How a symbolical object that has been sold in the market of the first world for fifteen years and is recognized – regardless of its ambiguity or precisely because of its ambiguity – as an art object has become functional document in the third world. In short, how the word became flesh.
How to highlight the close encounter of two totally disparate worlds; the comparatively complex, highly sophisticated and abstract space of modern art on the one hand, and the politically, culturally and economically deeply destabilized third world, where mere survival is often a key issue and from where people emigrate in masses driven by a desire for a better life? Europe is the most coveted destination and year after year the media report on the terrible tragedies many of them experience primarily as victims of shipwrecks during expensive and dangerous illegal sea voyages. Two worlds so far apart from each other that their encounter can only be understood as a result of modern technologies, of the internet, which enables the flow of information even where there was none before.
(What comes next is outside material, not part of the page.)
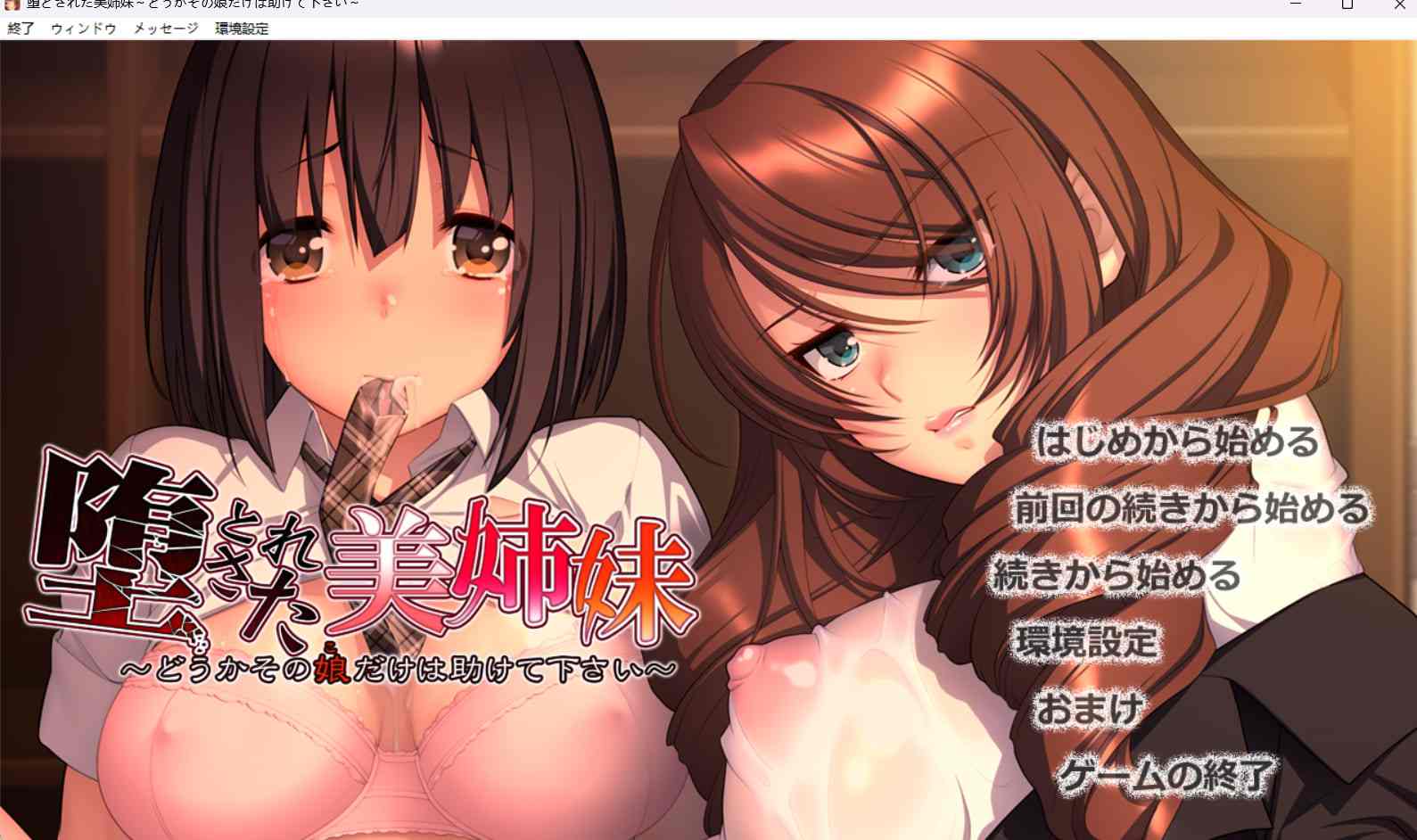 【PC/ntr/复仇】堕とされた美姉妹 ～どうかその娘だけは助けて下さい～-生肉-第3张图片-萌站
The results of NSK citizens’ self-organization manifest themselves ever more clearly at a totally different level yet in unusual accord with what has been said so far. An important fact is that NSKSTATE.COM, a key domain offering information about NSK, is organized and managed by NSK citizens. Around this internet project and through it, communication among NSK citizens has gradually been established and developed, recently outgrowing into joint actions, projects and so on. In this case, too, the “artefact” transforms itself into the reality of operation. In any case, the majority of NSK citizenship applicants from the Ibadan area, too, obtained information precisely through the internet. The number of letters sent to NSKSTATE.COM in which people ask for information, explain why they urgently need the passport, and describe their qualities which should qualify them for citizenship is in the thousands.